[Given information]
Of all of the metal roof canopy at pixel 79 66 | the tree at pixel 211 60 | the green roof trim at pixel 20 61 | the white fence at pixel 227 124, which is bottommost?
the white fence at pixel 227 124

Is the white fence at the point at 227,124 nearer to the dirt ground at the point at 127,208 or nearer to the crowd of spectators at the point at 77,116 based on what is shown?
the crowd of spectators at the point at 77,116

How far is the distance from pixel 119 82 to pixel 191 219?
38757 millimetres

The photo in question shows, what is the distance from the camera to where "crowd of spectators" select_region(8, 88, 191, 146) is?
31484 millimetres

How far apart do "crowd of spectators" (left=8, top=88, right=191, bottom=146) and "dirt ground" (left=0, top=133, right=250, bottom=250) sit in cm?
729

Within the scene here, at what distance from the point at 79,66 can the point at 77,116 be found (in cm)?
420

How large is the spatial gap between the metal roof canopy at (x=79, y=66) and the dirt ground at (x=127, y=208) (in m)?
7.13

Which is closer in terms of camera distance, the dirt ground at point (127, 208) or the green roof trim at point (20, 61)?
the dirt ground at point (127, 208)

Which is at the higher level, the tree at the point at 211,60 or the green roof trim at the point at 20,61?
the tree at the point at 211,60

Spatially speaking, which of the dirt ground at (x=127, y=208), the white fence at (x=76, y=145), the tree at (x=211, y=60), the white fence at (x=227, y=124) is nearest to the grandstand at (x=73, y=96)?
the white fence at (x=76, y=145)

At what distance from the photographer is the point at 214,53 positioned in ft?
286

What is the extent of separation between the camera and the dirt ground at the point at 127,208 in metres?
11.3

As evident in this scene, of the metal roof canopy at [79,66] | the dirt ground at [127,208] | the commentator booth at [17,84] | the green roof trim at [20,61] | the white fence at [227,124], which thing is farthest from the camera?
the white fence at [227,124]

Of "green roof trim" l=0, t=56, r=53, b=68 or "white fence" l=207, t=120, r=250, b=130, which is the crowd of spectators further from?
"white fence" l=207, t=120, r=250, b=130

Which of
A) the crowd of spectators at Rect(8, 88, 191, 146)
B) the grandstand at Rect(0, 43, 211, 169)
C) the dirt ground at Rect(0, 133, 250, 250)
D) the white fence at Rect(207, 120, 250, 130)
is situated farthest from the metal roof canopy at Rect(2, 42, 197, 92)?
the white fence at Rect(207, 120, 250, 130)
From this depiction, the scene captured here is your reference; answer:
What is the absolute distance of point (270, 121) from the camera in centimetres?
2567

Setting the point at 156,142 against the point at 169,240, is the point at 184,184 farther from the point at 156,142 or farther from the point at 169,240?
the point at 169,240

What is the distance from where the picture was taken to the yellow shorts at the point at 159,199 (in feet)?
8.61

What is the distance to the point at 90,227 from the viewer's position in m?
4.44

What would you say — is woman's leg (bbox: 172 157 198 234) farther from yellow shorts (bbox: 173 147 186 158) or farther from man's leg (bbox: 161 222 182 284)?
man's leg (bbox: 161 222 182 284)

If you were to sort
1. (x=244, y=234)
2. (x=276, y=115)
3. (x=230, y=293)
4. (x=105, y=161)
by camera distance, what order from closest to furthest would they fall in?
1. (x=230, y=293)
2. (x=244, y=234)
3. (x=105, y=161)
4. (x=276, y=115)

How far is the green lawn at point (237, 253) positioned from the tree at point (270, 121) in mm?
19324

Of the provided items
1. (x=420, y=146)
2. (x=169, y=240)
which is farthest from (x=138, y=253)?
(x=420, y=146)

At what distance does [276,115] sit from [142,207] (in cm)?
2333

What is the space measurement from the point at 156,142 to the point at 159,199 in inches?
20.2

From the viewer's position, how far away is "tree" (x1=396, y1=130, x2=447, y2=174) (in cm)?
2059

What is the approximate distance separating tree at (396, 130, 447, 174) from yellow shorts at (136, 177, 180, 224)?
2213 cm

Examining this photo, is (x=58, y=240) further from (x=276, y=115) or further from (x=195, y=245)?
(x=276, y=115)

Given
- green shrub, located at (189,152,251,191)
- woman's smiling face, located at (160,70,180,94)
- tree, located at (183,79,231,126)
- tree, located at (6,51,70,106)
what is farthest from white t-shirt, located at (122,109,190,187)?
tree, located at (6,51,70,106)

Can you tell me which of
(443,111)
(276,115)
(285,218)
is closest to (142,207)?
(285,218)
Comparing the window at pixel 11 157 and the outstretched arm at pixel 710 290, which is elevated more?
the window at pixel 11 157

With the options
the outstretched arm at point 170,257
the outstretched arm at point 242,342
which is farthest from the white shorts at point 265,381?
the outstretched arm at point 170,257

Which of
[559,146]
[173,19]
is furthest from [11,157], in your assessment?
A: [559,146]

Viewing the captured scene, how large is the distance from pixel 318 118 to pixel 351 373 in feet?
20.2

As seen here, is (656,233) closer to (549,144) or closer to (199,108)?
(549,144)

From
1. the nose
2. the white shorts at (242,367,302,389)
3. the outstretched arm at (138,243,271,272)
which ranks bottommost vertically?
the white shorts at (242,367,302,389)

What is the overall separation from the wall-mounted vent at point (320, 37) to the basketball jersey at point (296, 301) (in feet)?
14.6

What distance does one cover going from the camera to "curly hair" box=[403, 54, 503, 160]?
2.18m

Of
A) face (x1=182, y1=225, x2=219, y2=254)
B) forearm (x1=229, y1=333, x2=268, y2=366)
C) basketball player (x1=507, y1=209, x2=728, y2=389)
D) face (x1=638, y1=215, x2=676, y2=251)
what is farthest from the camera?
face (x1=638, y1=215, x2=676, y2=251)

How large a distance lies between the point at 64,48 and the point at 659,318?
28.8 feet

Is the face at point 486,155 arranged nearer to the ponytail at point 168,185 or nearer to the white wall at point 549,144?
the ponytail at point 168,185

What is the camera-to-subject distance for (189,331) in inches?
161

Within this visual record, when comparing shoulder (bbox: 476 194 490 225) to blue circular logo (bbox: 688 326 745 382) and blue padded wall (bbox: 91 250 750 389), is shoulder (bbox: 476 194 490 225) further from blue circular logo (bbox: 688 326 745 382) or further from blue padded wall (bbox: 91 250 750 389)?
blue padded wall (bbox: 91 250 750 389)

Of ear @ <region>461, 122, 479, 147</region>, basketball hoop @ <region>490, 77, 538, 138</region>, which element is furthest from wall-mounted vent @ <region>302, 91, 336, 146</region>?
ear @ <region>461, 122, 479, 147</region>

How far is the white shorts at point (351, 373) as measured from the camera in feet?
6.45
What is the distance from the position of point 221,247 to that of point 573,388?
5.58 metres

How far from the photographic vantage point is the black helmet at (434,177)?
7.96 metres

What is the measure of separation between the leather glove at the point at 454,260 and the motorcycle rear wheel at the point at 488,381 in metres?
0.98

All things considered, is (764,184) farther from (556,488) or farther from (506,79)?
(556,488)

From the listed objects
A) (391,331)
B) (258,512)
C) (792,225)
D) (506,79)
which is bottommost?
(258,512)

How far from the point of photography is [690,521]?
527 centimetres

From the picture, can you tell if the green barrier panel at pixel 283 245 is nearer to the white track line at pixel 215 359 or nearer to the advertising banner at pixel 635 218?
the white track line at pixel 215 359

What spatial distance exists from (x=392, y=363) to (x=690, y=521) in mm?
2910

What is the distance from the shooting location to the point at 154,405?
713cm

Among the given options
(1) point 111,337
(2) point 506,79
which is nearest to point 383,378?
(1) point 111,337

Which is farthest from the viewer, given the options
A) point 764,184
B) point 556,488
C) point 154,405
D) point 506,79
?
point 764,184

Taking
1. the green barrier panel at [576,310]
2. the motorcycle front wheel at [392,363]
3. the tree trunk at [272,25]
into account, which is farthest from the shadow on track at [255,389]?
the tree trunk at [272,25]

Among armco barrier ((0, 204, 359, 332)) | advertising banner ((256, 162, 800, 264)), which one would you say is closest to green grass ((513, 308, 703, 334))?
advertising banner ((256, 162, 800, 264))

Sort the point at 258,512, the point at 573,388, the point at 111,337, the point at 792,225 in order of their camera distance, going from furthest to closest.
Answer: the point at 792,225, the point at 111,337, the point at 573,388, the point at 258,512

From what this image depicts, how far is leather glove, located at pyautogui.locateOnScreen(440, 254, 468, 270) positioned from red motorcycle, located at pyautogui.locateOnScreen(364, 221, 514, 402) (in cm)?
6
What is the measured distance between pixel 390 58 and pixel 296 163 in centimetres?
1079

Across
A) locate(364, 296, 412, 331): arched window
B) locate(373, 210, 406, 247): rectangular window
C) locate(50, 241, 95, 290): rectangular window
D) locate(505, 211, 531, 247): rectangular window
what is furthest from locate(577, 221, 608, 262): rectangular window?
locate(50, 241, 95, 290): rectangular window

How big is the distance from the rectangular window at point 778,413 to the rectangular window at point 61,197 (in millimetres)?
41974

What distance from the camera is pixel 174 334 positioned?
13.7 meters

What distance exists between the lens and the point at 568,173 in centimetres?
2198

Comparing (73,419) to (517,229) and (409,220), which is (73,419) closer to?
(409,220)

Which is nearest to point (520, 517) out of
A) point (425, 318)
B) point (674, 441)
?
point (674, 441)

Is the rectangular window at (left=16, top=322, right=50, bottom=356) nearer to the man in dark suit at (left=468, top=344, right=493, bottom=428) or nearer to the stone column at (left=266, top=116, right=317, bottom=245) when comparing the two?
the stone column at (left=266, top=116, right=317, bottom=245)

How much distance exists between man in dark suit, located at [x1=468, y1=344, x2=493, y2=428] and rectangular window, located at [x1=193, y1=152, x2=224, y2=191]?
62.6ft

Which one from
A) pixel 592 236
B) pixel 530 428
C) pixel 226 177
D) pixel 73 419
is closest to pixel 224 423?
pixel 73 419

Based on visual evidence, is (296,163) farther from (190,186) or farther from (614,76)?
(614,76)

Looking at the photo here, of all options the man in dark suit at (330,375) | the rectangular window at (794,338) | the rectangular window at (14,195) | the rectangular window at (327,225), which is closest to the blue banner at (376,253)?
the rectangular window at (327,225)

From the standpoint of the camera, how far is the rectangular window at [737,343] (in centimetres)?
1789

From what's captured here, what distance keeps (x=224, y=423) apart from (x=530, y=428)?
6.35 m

[What is needed] Return the records word for word, starting with the line that contains "How much distance" and continuing through the last line of the records, with both of those lines included.

[Task output]
How much distance exists between man in dark suit, located at [x1=468, y1=344, x2=493, y2=428] and rectangular window, located at [x1=193, y1=152, x2=224, y2=191]?
62.6ft

Which one from
A) pixel 592 236
B) pixel 530 428
C) pixel 226 177
D) pixel 73 419
is closest to pixel 224 423?
pixel 73 419

Based on visual evidence, is (296,163) farther from (190,186) or farther from (614,76)?
(614,76)

Looking at the photo here, of all options the man in dark suit at (330,375) | the rectangular window at (794,338) | the rectangular window at (14,195) | the rectangular window at (327,225), which is closest to the blue banner at (376,253)?
the rectangular window at (327,225)

From the standpoint of the camera, how far is the rectangular window at [737,343] (in centimetres)?
1789

From what's captured here, what distance keeps (x=224, y=423) apart from (x=530, y=428)?
6.35 m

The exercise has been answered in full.